November 24, 2013
With just over 24 hr. to go, Space Exploration Technologies (SpaceX) founder Elon Musk says the company’s new Falcon 9 v1.1 rocket is ready to launch its first commercial payload to supersynchronous transfer orbit Nov. 25 from SpaceX’s Launch Complex 40 at Cape Canaveral AFS, Fla.
A successful launch of the SES-8 commercial communications satellite could help SpaceX unseat United Launch Alliance (ULA), the Boeing Co.-Lockheed Martin joint venture whose Atlas V and Delta IV rockets hold a virtual monopoly on launching Pentagon, NASA and intelligence community payloads.

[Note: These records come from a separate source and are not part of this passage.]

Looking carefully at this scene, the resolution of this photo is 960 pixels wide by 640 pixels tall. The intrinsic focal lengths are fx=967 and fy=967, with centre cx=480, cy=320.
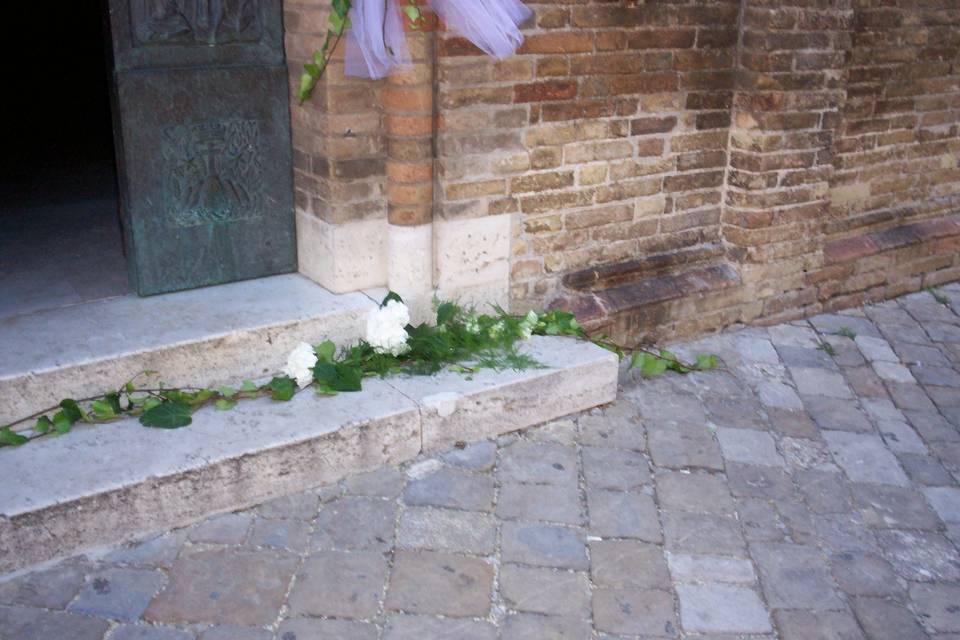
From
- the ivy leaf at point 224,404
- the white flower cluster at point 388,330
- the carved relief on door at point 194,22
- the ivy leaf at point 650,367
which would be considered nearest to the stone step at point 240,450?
the ivy leaf at point 224,404

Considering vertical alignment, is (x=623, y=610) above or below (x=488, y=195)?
below

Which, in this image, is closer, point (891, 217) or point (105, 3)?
point (105, 3)

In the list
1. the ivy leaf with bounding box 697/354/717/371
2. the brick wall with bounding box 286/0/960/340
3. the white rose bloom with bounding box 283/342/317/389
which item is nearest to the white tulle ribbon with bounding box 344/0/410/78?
the brick wall with bounding box 286/0/960/340

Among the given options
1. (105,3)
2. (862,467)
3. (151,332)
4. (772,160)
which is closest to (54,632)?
(151,332)

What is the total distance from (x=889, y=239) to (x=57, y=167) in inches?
198

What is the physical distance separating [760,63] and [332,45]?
1.99 metres

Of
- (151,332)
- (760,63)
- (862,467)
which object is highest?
(760,63)

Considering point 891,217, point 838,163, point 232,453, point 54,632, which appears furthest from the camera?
point 891,217

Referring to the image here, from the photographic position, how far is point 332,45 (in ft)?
11.7

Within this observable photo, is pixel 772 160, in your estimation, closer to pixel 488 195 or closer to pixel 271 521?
pixel 488 195

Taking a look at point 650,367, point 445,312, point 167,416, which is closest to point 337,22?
point 445,312

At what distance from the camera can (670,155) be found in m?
4.41

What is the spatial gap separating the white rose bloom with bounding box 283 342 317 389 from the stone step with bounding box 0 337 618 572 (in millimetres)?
57

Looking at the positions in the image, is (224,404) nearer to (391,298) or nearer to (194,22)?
(391,298)
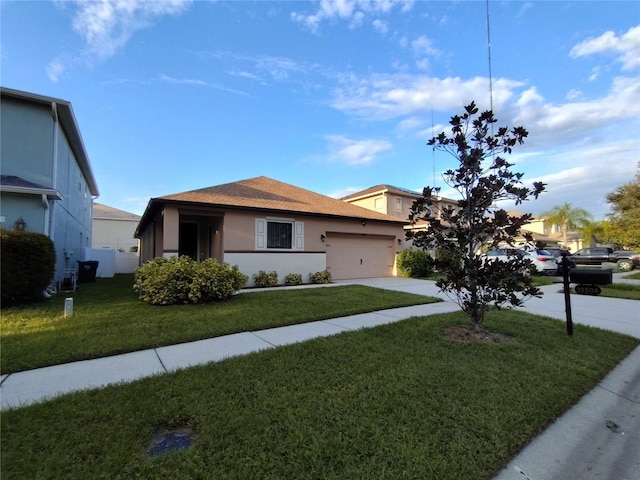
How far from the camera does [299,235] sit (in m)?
13.2

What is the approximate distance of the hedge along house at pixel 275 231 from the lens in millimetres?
11367

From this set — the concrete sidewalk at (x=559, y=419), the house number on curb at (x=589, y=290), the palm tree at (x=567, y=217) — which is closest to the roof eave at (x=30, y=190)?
the concrete sidewalk at (x=559, y=419)

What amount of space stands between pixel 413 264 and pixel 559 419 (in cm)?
1330

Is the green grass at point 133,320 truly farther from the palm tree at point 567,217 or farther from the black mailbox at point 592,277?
the palm tree at point 567,217

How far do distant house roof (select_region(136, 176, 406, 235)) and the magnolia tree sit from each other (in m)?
8.03

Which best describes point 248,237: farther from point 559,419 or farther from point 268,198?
point 559,419

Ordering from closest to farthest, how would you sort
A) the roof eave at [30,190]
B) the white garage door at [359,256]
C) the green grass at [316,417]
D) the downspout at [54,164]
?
1. the green grass at [316,417]
2. the roof eave at [30,190]
3. the downspout at [54,164]
4. the white garage door at [359,256]

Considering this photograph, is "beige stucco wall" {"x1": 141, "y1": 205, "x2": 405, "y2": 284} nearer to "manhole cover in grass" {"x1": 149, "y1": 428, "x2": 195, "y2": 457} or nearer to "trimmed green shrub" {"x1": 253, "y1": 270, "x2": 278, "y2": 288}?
"trimmed green shrub" {"x1": 253, "y1": 270, "x2": 278, "y2": 288}

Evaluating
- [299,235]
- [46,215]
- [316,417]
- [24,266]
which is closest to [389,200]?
[299,235]

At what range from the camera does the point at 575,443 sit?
2.68 metres

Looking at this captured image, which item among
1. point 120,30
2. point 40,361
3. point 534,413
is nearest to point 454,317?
point 534,413

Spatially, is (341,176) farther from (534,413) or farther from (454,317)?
(534,413)

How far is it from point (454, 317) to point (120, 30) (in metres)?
11.7

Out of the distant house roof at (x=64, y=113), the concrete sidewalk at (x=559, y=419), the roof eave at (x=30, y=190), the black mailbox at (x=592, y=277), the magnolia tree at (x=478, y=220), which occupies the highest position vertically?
the distant house roof at (x=64, y=113)
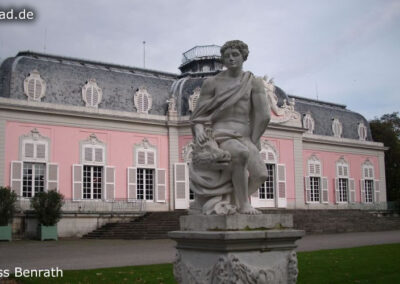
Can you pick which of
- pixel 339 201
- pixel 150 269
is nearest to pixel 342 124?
pixel 339 201

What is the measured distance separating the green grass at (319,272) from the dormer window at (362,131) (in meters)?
26.8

“We’re hoping to provide a forcing function for increased competitiveness in the launch vehicle industry and potentially for improving the technology across the board,” Musk stated in a pre-launch conference call with reporters Nov. 24, adding that SpaceX competitors will have to quickly catch up or risk losing “significant market share” to the Falcon 9.
“They are now going to need to improve their rocket technology in order to compete, and that’s a good thing for the future of space,” Musk says.
The launch window for the Nov. 25 mission opens at 5:37 p.m. EST, when the Falcon 9 v1.1 is expected to carry the Orbital Sciences Corp.-built SES-8 satellite to supersynchronous transfer orbit for Luxembourg-based SES, the world’s second largest commercial fleet operator by revenue. A supersynchronous orbit is one where the apogee is significantly greater than geosynchronous altitude.
“To have the increased apogee altitude allows us to optimize the fuel usage on the satellite and to maximize our on-orbit station-keeping fuel lifetime for the remainder of the mission,” says SES Chief Technology Officer Martin Halliwell. “We’ve done it many, many times before.”
Accurate orbital insertion of SES-8 is critical to SpaceX, which is counting on three successful Falcon 9 v1.1 missions -- including two to be launched consecutively – in order to obtain U.S. government certification to launch sensitive national security payloads.
A Sept. 29 debut of the upgraded Falcon 9 rocket from the company’s new launch site at Vandenberg AFB, Calif., successfully lofted an experimental Canadian science satellite to low Earth orbit. However, frozen igniter fluid lines were to blame for the failure of an upper-stage restart of the new Merlin 1D vacuum engine during the first Falcon 9 v1.1 launch.
According to SpaceX spokeswoman Emily Shanklin, the company did not detect the fluid line problem during ground tests because “ambient air kept the lines warm.” It is unclear whether thermal testing was conducted. “We’ve added insulation and made sure that cold oxygen can’t impinge on the lines” in future missions, she says.